Tiga Tahun Pemerintahan Syamsuar-Edy: Kerikil Hukum dan Pilkada 2024
SabangMerauke News - Tiga tahun duet kepemimpinan Syamsuar-Edy Natar mengayuh kapal Lancang Kuning Provinsi Riau disambut banyak suara minor. Hampir tidak terdengar sanjungan substantif memasuki tahun keempat pemerintahannya.
Sejumlah pengamat juncto politisi ramai memberi penilaian. Mereka mengaku belum mendapati ada prestasi yang ditorehkan secara monumental. Rata-rata memberi koreksi mumpung masih tersisa waktu dua tahun ke depan.
Sebuah tim peneliti melakukan survei lokal menyebut lebih separuh generasi internet (generasi Z) di Riau tidak puas dengan kinerja Syam-Edy. Mereka ini adalah orang yang banyak menghabiskan waktu mengonsumsi informasi lewat media sosial. Bisa jadi, rentetan pemberitaan yang ditransmisikan melalui media sosial menjadi dasar penilaian mereka.
Ada juga survei media lokal Riau yang menggambarkan lebih separuh responden tidak puas dengan pencapaian pemerintahan Syam-Edy. Saya tidak mengetahui indikator yang dipakai polling ini. Tapi hasil polling tersebut jelas tak bisa disepelekan sebagai entitas sosial pendapat publik.

#### PERMINTAAN:
Dalam kutipan tentang pemerintahan Syamsuar-Edy:
1. Berapa tahun duet Syamsuar-Edy Natar telah memimpin Provinsi Riau?
2. Menurut survei tim peneliti, generasi apa di Riau yang lebih dari separuhnya tidak puas dengan kinerja Syam-Edy?
3. Berapa lama sisa waktu pemerintahan yang disebut para pengamat dan politisi saat memberi koreksi?
Jawab hanya dengan berpegang pada kutipan di atas.

(Entri dari sebuah koleksi)
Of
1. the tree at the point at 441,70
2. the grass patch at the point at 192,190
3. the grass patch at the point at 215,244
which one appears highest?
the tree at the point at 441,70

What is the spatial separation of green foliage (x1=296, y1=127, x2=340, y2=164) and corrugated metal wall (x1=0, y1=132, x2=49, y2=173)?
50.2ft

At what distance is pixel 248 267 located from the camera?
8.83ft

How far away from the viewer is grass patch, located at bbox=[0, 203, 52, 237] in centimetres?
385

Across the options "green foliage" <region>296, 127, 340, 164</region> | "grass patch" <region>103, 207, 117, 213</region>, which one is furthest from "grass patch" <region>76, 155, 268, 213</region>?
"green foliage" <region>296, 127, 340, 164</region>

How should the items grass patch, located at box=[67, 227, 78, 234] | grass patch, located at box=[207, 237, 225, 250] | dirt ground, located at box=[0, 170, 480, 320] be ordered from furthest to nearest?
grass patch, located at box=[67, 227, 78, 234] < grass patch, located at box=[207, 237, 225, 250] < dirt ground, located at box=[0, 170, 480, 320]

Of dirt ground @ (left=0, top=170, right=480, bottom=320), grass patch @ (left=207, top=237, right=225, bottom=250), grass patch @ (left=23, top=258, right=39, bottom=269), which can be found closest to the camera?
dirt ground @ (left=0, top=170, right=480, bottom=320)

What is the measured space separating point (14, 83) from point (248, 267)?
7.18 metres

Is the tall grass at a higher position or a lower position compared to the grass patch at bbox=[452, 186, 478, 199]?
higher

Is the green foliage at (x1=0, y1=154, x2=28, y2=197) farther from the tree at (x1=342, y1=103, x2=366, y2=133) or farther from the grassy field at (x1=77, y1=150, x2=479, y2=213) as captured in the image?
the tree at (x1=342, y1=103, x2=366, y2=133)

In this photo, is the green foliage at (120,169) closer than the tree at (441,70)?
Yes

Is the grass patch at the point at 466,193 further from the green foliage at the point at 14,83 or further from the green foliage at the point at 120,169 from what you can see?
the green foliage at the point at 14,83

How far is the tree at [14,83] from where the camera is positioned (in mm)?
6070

#### JAWABAN:
1. Tiga tahun.
2. Generasi internet (generasi Z).
3. Dua tahun ke depan.